▸ **MATERIAL FOR THE TASK**:
.....

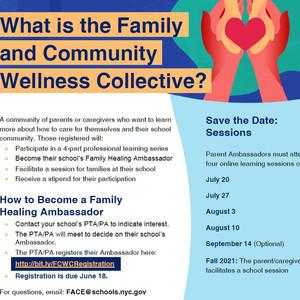 Wellness Collective K220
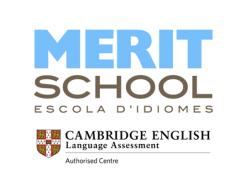 Merit-School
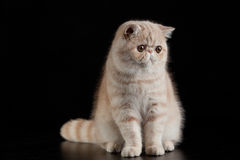 Chat persan exotique sur le chat noir de fond avec de grands yeux photographie stock libre de droits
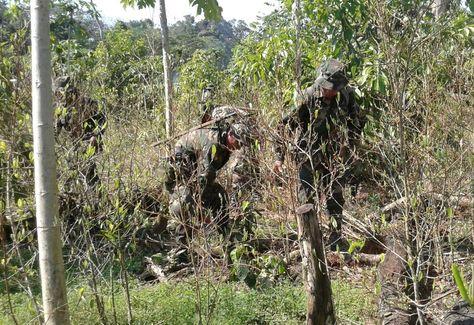Dos efectivos de las fuerzas de tarea conjunta erradican plantaciones de coca ilegal en el TIPNIS.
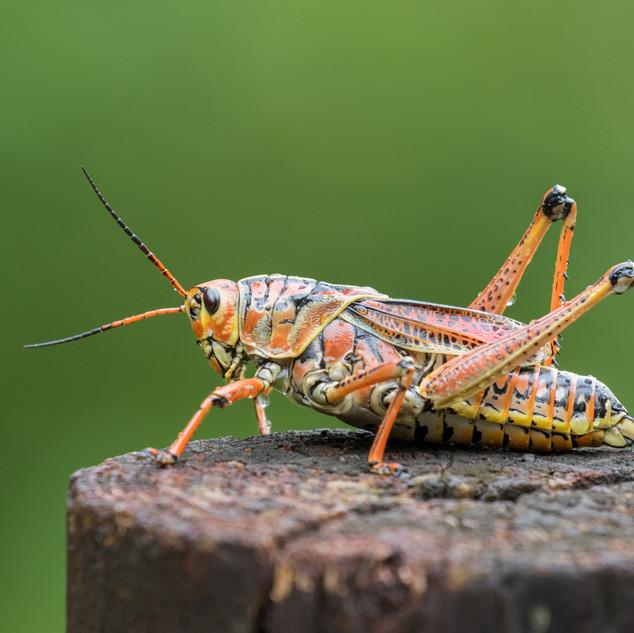 Kurzfühlerschrecke (Romalea guttata)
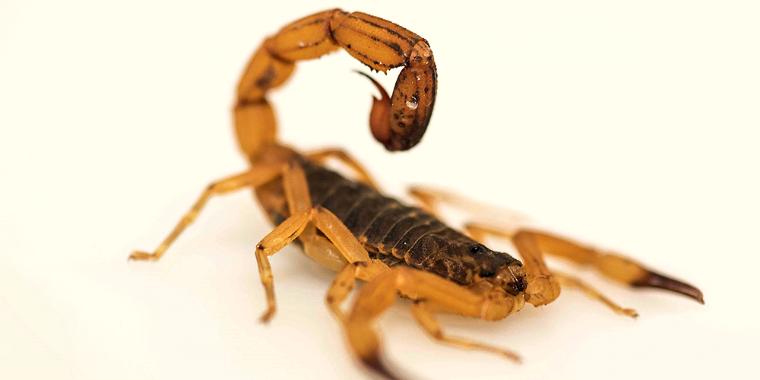Aumenta o número de acidentes com escorpiões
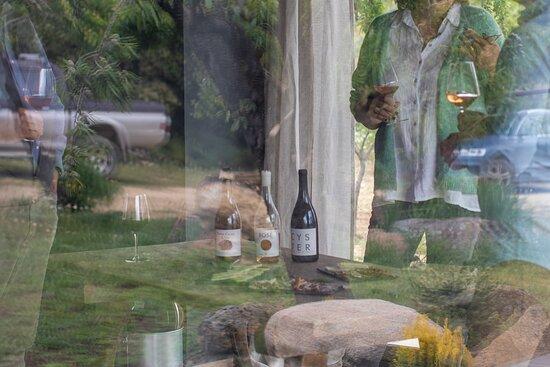 Catas en los viñedos de Tierra Calma
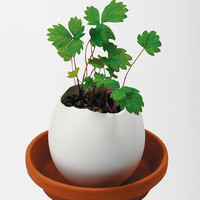 Urban Outfitters - Eggling Crack & Grow Plant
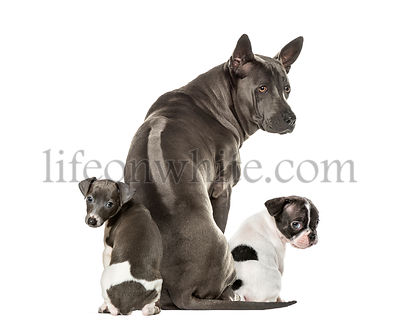 Boston terrier, Rhodesian ridgeback, Italian Greyhound puppy, in front of white background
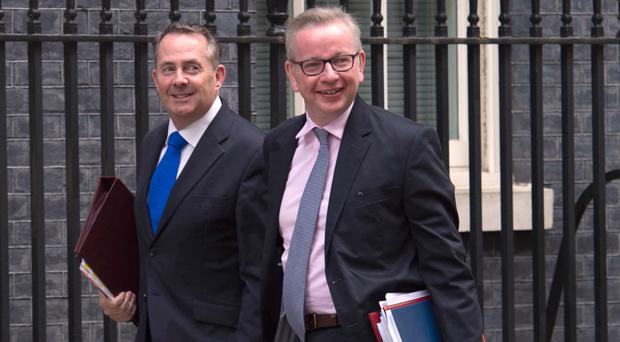 Liam Fox (left) said that the group including Michael Gove (right) had been waiting for a report to be finished before meeting a second time (Stefan Rousseau/PA)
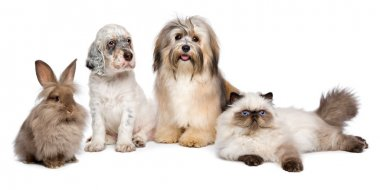 Group of young dogs, cat, rabbit in front of white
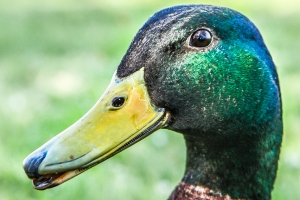 Close up of a male mallard duck NotSoSAHM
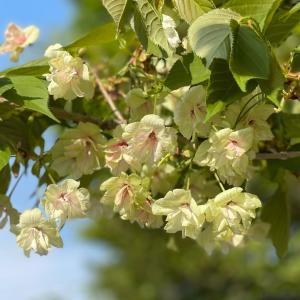 朝寝坊と緑の桜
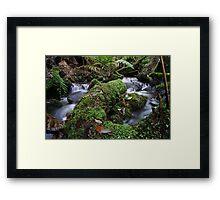 Westmorland Cascades, Tasmania Framed Print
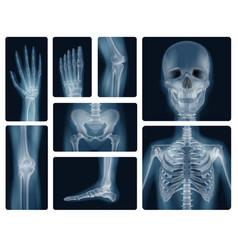 human bones realistic x-ray shots vector image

.....

▸ **REQUIRED WORK**: Reproduce the lines of the data that run from the one containing "Merit-School" to the final line, both included, exactly as they appear and without the pictures.

▸ **SOLUTION BELOW**:
 Merit-School
 Chat persan exotique sur le chat noir de fond avec de grands yeux photographie stock libre de droits
Dos efectivos de las fuerzas de tarea conjunta erradican plantaciones de coca ilegal en el TIPNIS.
 Kurzfühlerschrecke (Romalea guttata)
Aumenta o número de acidentes com escorpiões
 Catas en los viñedos de Tierra Calma
 Urban Outfitters - Eggling Crack & Grow Plant
 Boston terrier, Rhodesian ridgeback, Italian Greyhound puppy, in front of white background
 Liam Fox (left) said that the group including Michael Gove (right) had been waiting for a report to be finished before meeting a second time (Stefan Rousseau/PA)
 Group of young dogs, cat, rabbit in front of white
 Close up of a male mallard duck NotSoSAHM
 朝寝坊と緑の桜
 Westmorland Cascades, Tasmania Framed Print
 human bones realistic x-ray shots vector image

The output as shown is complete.